Gray explained that the biggest hang up on staffing is the money — it costs about $100,000 per officer, between pay, insurance, outfitting, equipment and more. Officers don’t make that much, he said; a newly certified officer comes in at about $30,000 to the Danville department.
Gray said they would love to have extra officers to have two or three SROs for the Danville Schools, and his conversations with Robbins proved he had the same wish for the Boyle County Schools.
Gray and the others thanked everyone for their interactions with the department on social media.
“The comments are a good thing,” said Addison.
Gray said he was looking to putting a map together to post on there of where the trends were for a week, such as if break-ins occurring in one section of the community, but they haven’t yet been able to pick that up.

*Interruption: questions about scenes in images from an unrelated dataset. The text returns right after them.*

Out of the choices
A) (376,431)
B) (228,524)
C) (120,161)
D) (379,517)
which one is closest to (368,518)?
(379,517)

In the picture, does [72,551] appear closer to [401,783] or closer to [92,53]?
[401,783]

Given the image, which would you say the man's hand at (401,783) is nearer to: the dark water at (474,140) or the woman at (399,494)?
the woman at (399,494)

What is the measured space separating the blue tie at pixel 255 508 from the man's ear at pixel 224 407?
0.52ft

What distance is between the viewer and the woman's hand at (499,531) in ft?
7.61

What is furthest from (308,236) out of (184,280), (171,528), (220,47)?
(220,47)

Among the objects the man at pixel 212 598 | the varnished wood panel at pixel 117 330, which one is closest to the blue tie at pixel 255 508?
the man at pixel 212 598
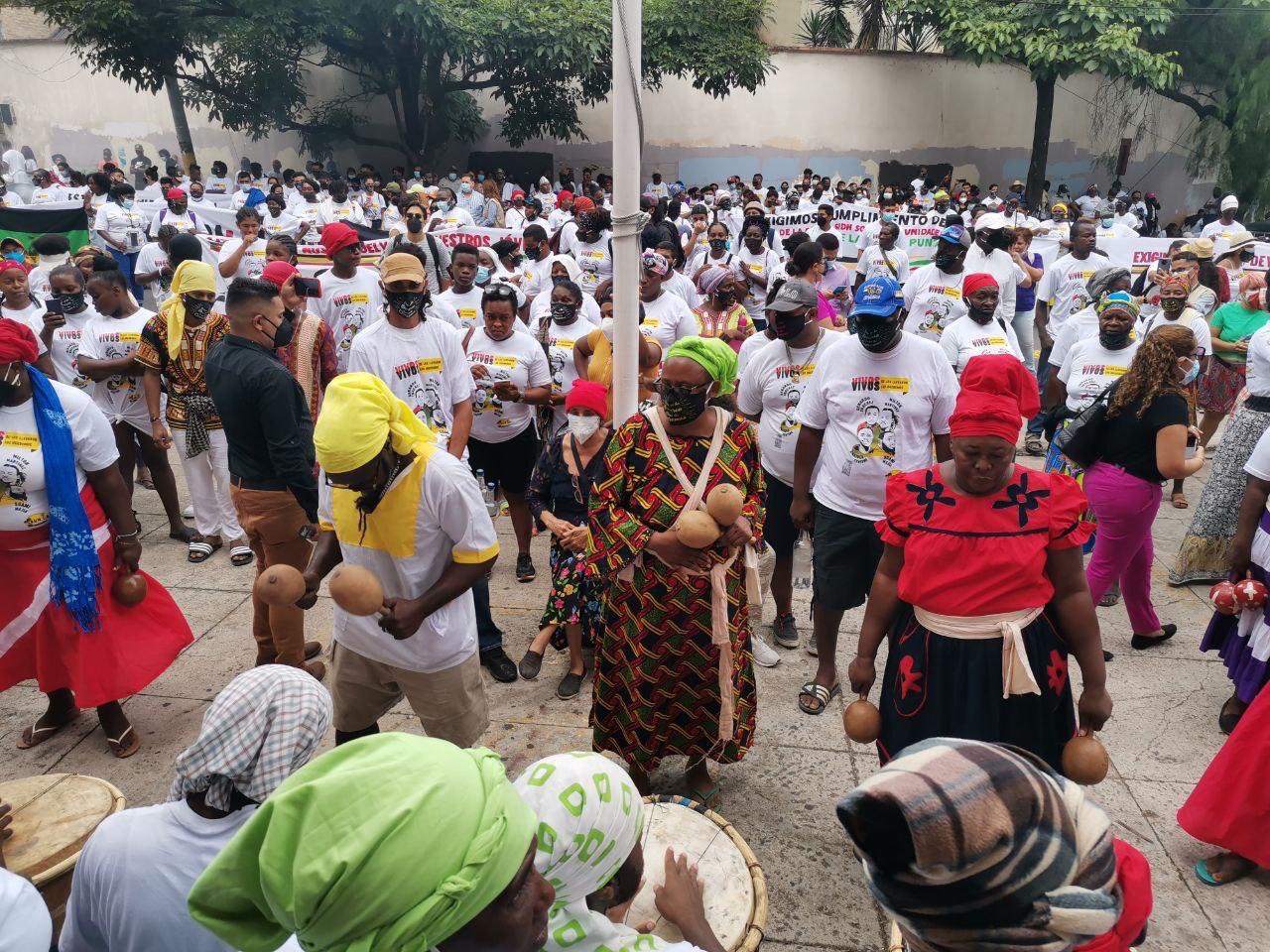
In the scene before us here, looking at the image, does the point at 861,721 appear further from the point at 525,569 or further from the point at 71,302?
the point at 71,302

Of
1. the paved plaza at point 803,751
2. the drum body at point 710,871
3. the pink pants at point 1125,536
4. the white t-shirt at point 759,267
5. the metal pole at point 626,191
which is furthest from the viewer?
the white t-shirt at point 759,267

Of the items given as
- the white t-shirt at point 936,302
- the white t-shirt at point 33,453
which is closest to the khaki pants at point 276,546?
the white t-shirt at point 33,453

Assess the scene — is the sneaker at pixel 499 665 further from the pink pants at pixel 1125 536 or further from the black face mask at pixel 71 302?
the black face mask at pixel 71 302

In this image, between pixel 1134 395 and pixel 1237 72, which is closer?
pixel 1134 395

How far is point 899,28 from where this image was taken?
27.5 meters

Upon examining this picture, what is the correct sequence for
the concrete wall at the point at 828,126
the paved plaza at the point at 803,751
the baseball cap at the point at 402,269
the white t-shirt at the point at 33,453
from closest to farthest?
the paved plaza at the point at 803,751 → the white t-shirt at the point at 33,453 → the baseball cap at the point at 402,269 → the concrete wall at the point at 828,126

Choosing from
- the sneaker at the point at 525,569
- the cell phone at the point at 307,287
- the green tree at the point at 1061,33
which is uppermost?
the green tree at the point at 1061,33

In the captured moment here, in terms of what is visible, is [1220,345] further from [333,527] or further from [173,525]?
[173,525]

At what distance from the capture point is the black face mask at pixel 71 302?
6.21 metres

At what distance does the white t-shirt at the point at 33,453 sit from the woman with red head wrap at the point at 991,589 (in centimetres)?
332

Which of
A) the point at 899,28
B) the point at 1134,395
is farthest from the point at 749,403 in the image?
the point at 899,28

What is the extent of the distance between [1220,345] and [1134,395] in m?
3.76

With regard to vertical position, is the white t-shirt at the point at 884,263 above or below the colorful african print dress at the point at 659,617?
above

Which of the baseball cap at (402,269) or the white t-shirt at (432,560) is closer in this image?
the white t-shirt at (432,560)
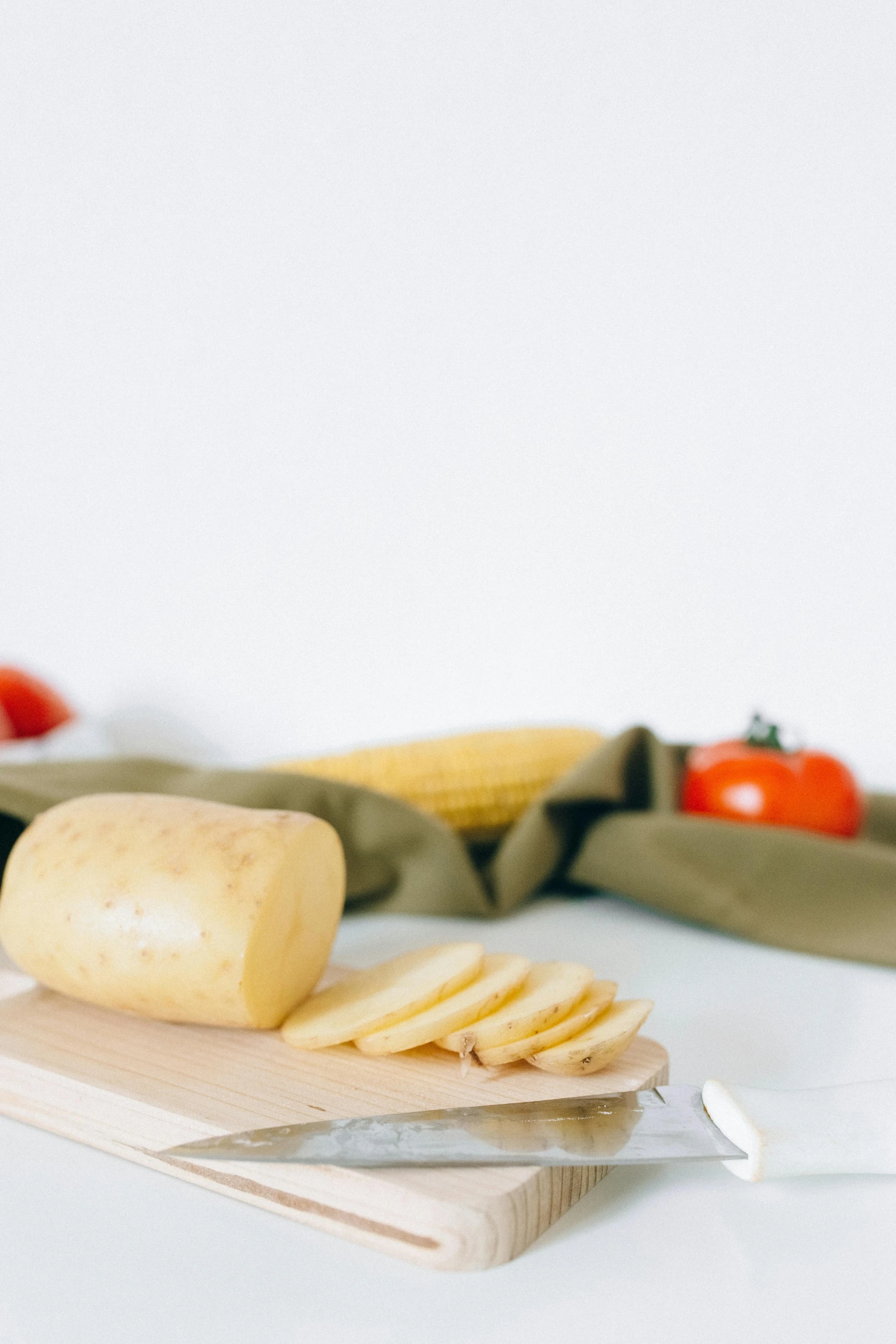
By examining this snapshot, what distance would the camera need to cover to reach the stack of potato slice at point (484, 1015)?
2.67ft

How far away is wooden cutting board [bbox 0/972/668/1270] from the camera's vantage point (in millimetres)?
667

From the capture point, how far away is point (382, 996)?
88 centimetres

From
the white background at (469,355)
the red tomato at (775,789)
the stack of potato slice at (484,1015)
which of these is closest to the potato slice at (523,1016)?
the stack of potato slice at (484,1015)

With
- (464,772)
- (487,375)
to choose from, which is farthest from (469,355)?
(464,772)

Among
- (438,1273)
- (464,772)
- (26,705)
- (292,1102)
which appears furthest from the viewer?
(26,705)

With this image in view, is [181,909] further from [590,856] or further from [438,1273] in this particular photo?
[590,856]

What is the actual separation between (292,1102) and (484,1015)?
0.48 feet

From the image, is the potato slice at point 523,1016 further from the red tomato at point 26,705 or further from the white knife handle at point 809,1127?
the red tomato at point 26,705

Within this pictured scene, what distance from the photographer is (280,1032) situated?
907mm

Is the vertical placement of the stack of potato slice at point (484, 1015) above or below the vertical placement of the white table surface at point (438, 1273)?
above

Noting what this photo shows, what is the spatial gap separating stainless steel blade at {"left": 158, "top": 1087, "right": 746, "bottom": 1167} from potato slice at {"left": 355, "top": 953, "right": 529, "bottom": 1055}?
7cm

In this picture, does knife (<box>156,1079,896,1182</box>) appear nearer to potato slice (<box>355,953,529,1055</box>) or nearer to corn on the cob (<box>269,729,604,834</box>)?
potato slice (<box>355,953,529,1055</box>)

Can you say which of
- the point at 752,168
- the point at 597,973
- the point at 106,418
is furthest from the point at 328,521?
the point at 597,973

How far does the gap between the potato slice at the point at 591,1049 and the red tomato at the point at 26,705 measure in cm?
173
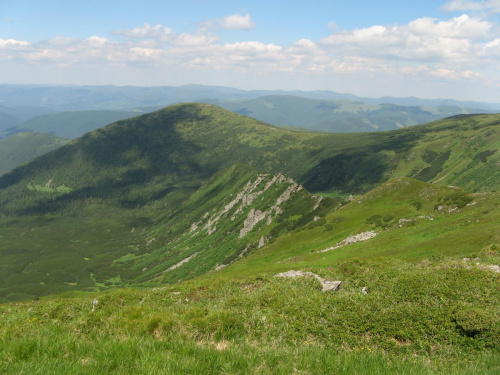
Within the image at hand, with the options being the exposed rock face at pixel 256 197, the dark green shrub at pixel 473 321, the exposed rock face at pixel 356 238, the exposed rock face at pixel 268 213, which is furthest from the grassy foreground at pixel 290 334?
the exposed rock face at pixel 268 213

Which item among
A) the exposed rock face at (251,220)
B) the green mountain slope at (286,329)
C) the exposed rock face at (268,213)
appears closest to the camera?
the green mountain slope at (286,329)

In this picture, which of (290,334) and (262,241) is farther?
(262,241)

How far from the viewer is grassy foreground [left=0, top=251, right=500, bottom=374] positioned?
25.9ft

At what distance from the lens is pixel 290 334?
12.4 m

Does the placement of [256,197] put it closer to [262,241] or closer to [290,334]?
[262,241]

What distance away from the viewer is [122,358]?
26.2 feet

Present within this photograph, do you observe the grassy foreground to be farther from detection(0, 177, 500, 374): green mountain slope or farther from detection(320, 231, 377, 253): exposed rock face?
detection(320, 231, 377, 253): exposed rock face

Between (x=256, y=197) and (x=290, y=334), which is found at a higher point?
(x=290, y=334)

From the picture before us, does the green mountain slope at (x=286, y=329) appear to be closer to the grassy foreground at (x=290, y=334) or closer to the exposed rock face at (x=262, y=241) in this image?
the grassy foreground at (x=290, y=334)

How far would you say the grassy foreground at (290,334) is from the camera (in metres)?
7.91

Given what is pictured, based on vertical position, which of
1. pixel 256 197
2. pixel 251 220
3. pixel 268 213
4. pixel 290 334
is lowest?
pixel 251 220

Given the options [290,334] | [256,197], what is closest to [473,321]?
[290,334]

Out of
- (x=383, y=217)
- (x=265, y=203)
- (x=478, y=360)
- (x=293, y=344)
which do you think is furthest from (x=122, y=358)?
(x=265, y=203)

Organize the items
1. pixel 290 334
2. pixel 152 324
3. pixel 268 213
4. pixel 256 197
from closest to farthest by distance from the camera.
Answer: pixel 152 324 < pixel 290 334 < pixel 268 213 < pixel 256 197
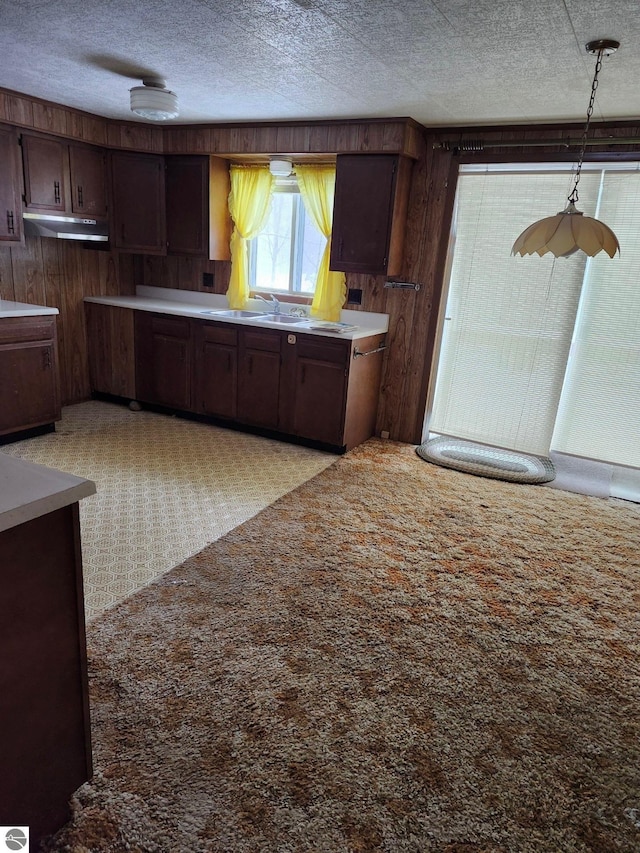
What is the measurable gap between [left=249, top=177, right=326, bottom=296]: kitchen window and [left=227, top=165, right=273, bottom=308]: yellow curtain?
117 millimetres

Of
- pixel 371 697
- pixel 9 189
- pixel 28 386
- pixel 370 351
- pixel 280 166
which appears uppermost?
pixel 280 166

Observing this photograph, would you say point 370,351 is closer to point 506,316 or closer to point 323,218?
point 506,316

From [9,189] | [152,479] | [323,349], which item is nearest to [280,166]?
[323,349]

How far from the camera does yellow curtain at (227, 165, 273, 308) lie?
4.65 meters

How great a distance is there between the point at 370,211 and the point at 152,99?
1.57m

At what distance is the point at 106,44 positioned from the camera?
2719mm

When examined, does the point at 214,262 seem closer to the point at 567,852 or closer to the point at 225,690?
the point at 225,690

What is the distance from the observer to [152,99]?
330cm

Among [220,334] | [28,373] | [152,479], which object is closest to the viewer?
[152,479]

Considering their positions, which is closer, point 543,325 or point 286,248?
point 543,325

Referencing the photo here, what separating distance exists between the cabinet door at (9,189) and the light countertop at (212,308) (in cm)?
94

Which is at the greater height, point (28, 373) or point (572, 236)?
point (572, 236)

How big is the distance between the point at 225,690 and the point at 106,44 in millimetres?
2954

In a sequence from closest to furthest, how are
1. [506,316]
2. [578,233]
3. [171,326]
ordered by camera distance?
[578,233] → [506,316] → [171,326]
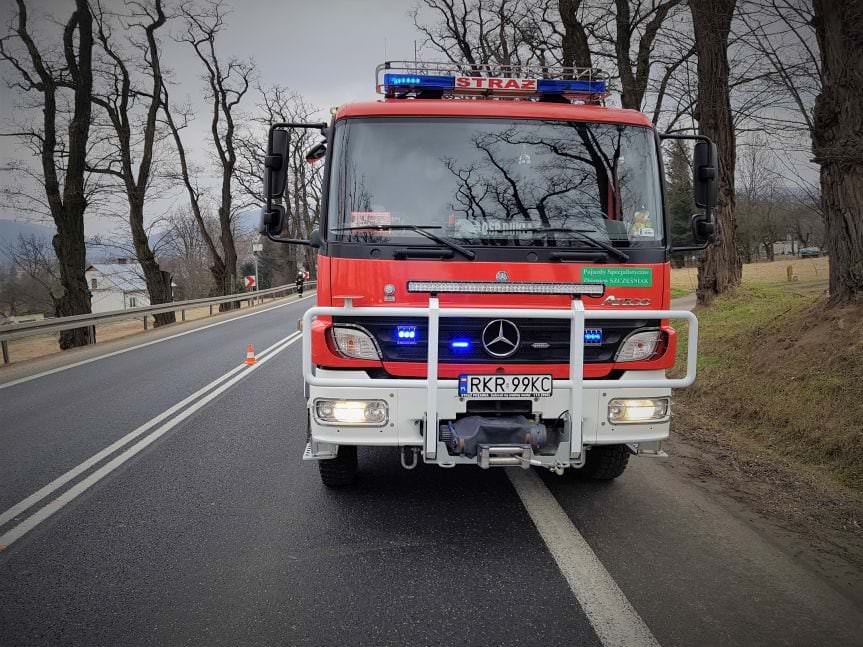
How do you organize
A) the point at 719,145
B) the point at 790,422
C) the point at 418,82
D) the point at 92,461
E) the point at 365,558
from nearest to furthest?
the point at 365,558, the point at 418,82, the point at 92,461, the point at 790,422, the point at 719,145

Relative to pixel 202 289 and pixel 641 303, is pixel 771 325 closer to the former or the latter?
pixel 641 303

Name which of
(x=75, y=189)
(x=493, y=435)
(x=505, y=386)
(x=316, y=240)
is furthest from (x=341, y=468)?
(x=75, y=189)

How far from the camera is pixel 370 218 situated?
3.85m

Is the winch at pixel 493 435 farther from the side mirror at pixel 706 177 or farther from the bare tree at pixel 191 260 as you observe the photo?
the bare tree at pixel 191 260

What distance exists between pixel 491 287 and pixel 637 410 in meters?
1.17

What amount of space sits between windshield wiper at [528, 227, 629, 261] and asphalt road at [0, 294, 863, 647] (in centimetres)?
169

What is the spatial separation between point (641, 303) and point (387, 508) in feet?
7.01

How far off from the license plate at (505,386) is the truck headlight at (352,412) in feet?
1.59

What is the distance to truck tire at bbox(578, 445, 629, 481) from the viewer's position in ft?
14.5

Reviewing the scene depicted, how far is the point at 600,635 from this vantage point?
105 inches

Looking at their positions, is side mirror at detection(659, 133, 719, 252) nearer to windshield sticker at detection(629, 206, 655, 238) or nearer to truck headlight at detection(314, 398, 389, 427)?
windshield sticker at detection(629, 206, 655, 238)

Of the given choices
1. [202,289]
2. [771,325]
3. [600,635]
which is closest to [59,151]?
[771,325]

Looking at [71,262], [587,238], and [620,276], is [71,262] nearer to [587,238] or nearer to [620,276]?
[587,238]

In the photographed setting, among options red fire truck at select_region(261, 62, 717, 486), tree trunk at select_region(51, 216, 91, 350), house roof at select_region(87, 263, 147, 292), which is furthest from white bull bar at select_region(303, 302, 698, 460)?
house roof at select_region(87, 263, 147, 292)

Community members also asked about training for officers on how to deal with those with special needs. It’s not something officers get in great depth, Gray said, but they do receive some before leaving the academy. McCoy said they also have the option to take that training when they go for their 40 hours of yearly inservice trainings, among several other choices.
Gray also fielded questions about neighborhood watch programs, which he said have gone away more since the situation with George Zimmerman and Treyvon Martin several years ago.
Instead, he reiterated, “if you see something, say something.”